Sir James DysonSir James Dyson, whose plans for a school have received another blow, explains why we need to nurture creativity.BRITAIN needs more engineers. It is a widely held belief and yet we remain unable to bridge the gap between intention and action. Britain trades on the triumphs of its industrial forefathers while failing to safeguard its engineering future.

Only by introducing young people to the excitement and creativity of science and technology can we stay in the race. Snobbery and government bureaucracy stand in the way of progress. On the one hand industry is invited to play its part in education and on the other government red tape reins in momentum. The Beijing Olympics show that Britain can achieve significant progress with concerted collective effort and long-term thinking. Why has our sports performance improved so much? Because the need to invest at grassroots level was recognised in the 1990s and today it is paying off. If we apply the same effort, care and urgency to nurturing new science and technology talent, we may bring British industry back from the brink.

This month Hazel Blears dodged a decision to approve the construction of an engineering school my charitable foundation has been working towards in Bath. Instead the secretary for communities and local government dealt the project a potentially fatal blow by instigating a long, expensive and pointless planning inquiry.

I could stick at it. After all, the inquiry may find in our favour – better late than never and all that. But we have been trying to build a school for nearly 10 years; the Bath scheme alone has taken four.

I could build the school elsewhere, but that would mean an entirely new project, inevitable delays and more charity money spent on consultants and lawyers rather than teachers and students.

Or I could find another way. Engineering is worth fighting for – school or no school.

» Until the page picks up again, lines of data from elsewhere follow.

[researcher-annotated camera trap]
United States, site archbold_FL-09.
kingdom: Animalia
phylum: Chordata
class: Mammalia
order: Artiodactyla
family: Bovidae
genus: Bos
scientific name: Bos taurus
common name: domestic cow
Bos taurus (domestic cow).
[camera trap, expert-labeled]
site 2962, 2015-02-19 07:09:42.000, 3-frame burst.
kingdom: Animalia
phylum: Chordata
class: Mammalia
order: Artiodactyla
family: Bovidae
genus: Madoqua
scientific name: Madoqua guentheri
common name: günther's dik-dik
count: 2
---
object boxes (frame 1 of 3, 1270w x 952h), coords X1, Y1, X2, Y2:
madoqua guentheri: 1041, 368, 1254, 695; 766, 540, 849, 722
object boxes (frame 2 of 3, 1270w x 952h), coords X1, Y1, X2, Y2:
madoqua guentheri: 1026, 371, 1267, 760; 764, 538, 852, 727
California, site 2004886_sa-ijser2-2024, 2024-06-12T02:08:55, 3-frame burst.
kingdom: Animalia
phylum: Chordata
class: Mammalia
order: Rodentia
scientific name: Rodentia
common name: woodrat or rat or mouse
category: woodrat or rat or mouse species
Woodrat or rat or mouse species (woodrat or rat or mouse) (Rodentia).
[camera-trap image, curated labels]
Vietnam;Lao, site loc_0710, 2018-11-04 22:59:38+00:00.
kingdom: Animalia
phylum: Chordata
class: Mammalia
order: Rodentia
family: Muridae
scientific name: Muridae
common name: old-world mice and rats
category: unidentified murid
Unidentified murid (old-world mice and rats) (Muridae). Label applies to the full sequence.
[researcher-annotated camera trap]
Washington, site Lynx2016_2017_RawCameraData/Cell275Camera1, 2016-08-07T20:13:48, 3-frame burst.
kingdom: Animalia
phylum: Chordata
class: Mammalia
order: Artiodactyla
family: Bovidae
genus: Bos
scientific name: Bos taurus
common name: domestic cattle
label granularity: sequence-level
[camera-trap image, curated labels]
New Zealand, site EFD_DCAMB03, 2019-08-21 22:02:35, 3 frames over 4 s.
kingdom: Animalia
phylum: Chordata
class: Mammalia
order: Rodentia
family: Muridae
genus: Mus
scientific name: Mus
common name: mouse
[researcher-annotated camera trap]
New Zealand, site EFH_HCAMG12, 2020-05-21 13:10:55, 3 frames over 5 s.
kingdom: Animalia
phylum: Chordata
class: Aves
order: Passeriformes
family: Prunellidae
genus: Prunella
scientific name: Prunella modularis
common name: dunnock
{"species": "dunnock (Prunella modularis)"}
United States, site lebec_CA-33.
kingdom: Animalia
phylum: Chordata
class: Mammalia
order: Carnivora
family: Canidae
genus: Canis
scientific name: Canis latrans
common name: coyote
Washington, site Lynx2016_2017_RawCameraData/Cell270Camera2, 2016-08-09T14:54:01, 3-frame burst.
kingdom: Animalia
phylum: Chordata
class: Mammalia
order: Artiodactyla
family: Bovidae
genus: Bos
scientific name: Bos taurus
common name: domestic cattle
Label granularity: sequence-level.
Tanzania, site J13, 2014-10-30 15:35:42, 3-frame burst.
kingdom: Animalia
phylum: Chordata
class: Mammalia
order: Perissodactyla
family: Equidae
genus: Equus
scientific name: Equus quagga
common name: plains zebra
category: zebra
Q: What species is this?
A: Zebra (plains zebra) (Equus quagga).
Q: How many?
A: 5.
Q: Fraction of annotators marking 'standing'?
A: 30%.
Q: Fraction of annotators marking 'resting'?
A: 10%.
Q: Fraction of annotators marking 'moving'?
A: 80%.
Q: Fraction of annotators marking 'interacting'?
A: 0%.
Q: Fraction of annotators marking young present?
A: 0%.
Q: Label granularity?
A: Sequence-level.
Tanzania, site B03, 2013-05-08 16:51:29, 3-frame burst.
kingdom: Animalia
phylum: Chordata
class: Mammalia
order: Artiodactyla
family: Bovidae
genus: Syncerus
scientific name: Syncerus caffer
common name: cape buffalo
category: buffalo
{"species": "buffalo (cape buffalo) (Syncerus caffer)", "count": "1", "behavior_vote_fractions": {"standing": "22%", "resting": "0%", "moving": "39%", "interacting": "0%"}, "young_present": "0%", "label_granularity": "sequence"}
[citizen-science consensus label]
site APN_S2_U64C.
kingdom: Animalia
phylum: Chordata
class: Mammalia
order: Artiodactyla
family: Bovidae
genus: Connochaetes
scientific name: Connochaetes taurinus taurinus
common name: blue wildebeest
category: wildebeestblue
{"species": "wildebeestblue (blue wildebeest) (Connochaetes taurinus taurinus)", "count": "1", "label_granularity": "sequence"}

Back in May, Blears urged cabinet colleagues to experience “real” jobs. They needed to be more “grounded”, she said. Blears has a good point. She should spend a few days in our research laboratories at Malmesbury or with the school’s other industry partners, Airbus, Williams F1, Buro Happold and Rolls-Royce. She would learn how to solve problems. She would learn how to invent. That’s what engineers do.

It will be engineers who develop a credible alternative to the combustion engine. It will be engineers who devise technology to solve our energy problems. And, of course, it’s engineers who have designed a school that won’t flood on the banks of the Avon in Bath. Engineers – and I don’t include myself here because I have no formal engineering qualification – are clever people.

Yes, engineers get things done; they find a way forward.

And if they can’t, they tell you. Engineers have an unwavering (and, I admit, sometimes annoying) grip on reality.

But still the number of engineering graduates falls every year. The CBI employers’ organisation calculates that Britain will need 2.4m workers with science and engineering skills over the next seven years, but even today three-quarters of our engineering firms are struggling to recruit. Britain simply does not have enough graduates to fill the positions. To compete we need more new blood. And fast.

We need to pick our future engineers early. Children are inquisitive about their environment and open-minded. Given the chance, they can come up with ideas that are truly original.

There’s an image problem to be addressed too. Ask children to draw an engineer and you will get pictures of men repairing washing machines or maintaining cars. We need people with those skills, but arguably it is not the most creative end of engineering. We need to challenge the assumption that careers in industry and manufacturing are dull. Using hands and brains to solve problems is an enormous creative challenge. This understanding should begin at school.

The identity crisis goes beyond the classroom and into the workplace as well. Regrettably, half of those graduating in engineering opt for a different profession. As a nation, we simply don’t hold engineers in high-enough regard. We are happy to revel in the past industrial triumphs of George Stephenson and John Logie Baird but a bit embarrassed if our son or daughter works for a firmthat actually makes something.

If we don’t address the problem, the slide will get steeper and we will lose out to China and India. Why have General Electric, Motorola and Microsoft established research and design centres in India? Because India has a plentiful source of talented engineers – it produces 450,000 new engineering graduates a year.

The liberal use of the word “innovation” in myriad government initiatives won’t fix the problem. We need to invest in the teaching of science, design and technology. We need to show that these subjects – and the people who teach them – are truly inspiring and creative. Attitudes need to change.